どれだけ写真を撮影しても、どんないいカメラを使っても、何か平凡で物足りない仕上がりになってしまう…
そういうときは、「構図」を知っておくと解決する可能性が高いです。
構図とは?
そもそも構図って何?
写真における「構図」とは何か?単純というと、
「できあがった写真の主題や背景が、見る人に心地よいバランスで配置されている状態」
のことを指します。
そして、良いと言われる構図にはいくつものパターンがあるのですが、最初からあれこれ覚えようとする必要はありません。
代表的な構図を頭に入れておけば、とりあえず「ちょっと違う写真」を撮ることができます。
構図に捉われすぎない!
構図は「ちょっと違う写真」を撮るためにも大切ですが、考えすぎるのもよくありません。
- 構図が気になってなかなかシャッターを押せない
- 撮ろうとしている風景の中に当てはまる構図がない
- 構図を覚えても、いざ撮るときにはパッと出てこない
私も意識し過ぎてシャッターが押せなくなるときがあります。
マスターしているわけではないんだねぇ…
「構図」を知ったことにより、今度はその知識に振り回されてしまうのです。
結論から言うと、写真の構図は気にし過ぎなくても大丈夫です!
…ポイントは「気にしない」ではなく「気にし過ぎない」という点です。
どんなことでも”気にし過ぎ” は楽しくなくなるので、肩の力を抜きましょう。
とは言え、あまりにも気にしないでいると平凡な写真を量産してしまいます。
この記事では、代表的な写真の構図3つと、構図に対する心構えを2つ、お伝えします。
できあがった写真に自信が持てるようにしましょう。
そして、会心の一枚が撮れる確率を上げていきましょう。
写真の構図3点
日の丸構図
まずは、ダントツで一番多いであろう構図、「日の丸構図」です。
撮りたい対象を見つけて、ど真ん中でシャッターを切る。
ごく当たり前の、写真の撮り方です。
ところが、皆さんが普段やっているこの撮り方が、この「写真の世界」では割とNG扱いされてしまいます。

※ ※ ※

## 練習問題
1. 写真の構図についての抜粋文で、最初に紹介されている構図は何ですか。
2. 写真の構図についての抜粋文に照らして、次の(a)〜(c)がそれぞれ合っているかを判断してください。(a) この記事では代表的な構図を3つ伝えている。(b) 良い構図のパターンは最初からすべて覚えるべきだ。(c) 日の丸構図は写真の世界で高く評価されている。
3. 写真の構図についての抜粋文を、最後の文の後から書き継いでください。

## 記録データ
※ ※ ※

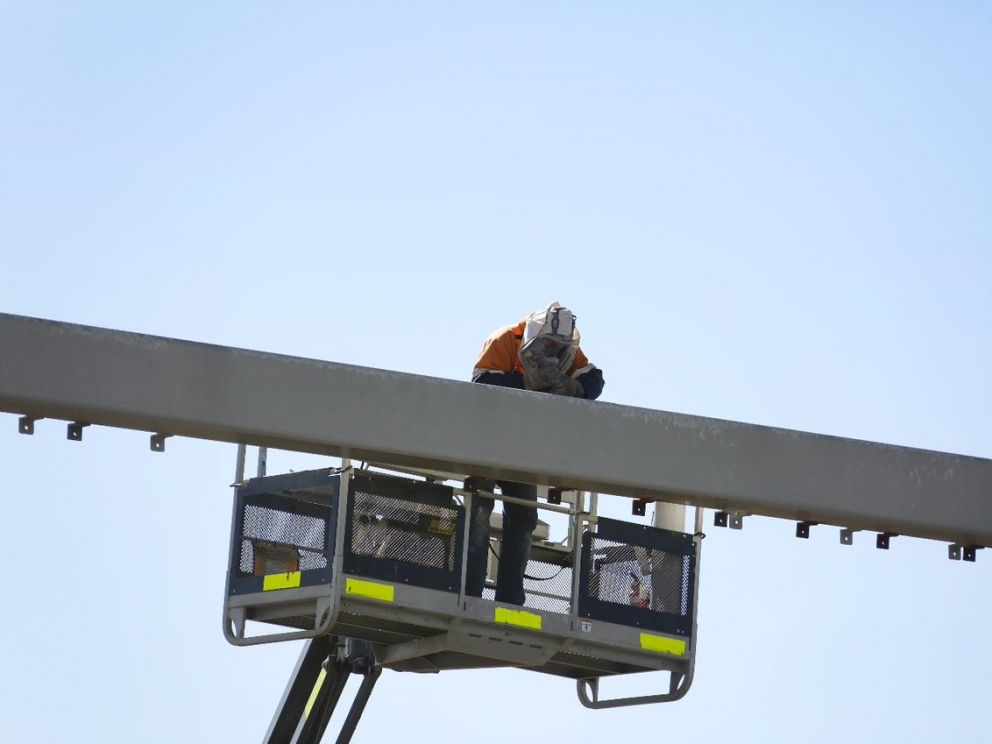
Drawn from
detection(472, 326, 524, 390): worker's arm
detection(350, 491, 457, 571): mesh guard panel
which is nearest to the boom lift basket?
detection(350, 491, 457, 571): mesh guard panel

※ ※ ※

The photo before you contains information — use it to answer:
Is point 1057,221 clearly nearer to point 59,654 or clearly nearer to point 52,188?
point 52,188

※ ※ ※

## 解答
1. 日の丸構図です。

2.
(a) はい。「代表的な写真の構図3つと、構図に対する心構えを2つ、お伝えします」
(b) いいえ。「最初からあれこれ覚えようとする必要はありません」
(c) いいえ。「この「写真の世界」では割とNG扱いされてしまいます」

3.
主役が中央にある写真を「日の丸」に例え「日の丸構図」と呼ばれていますが、一般社会では自然な撮り方です。
日の丸構図だってNGじゃない!当たり前の撮り方です
しかし、こちらのオランウータンの作例は、いかがでしょうか?
写真のど真ん中に顔があることで、存在感とか、”らしさ”を全面に感じられると思います。
普通の人が普通に撮るスタイルだからこそ、NGだと言われてしまうんですね。
当たり前ですが「これを撮りたい!」という、主役が一番しっかり伝わる写真です。
かっこいい構図にこだわるあまり、変に主役をずらすより、よっぽどいいときだってあるのです。
こちらの作例も、典型的な「日の丸構図」ですね。
まっすぐな視線でこちらをジーッと見ていたので、そのまま私も真正面から撮影しました。
主役が何なのかをハッキリさせたいときは、日の丸構図で捉えましょう。
三分割構図
日の丸構図の次に覚えたい「三分割法」
こちらの作例は、主題であるアジサイの位置がど真ん中ではなくなりました。
ちょっと雰囲気のある写真に感じられませんか?
これが「三分割構図」です。
背景は「石畳」なのですが、そこに浮かび上がるアジサイに不思議な「安定感」や「落ち着き」が出ていると思います。
見覚えのあるグリッド線?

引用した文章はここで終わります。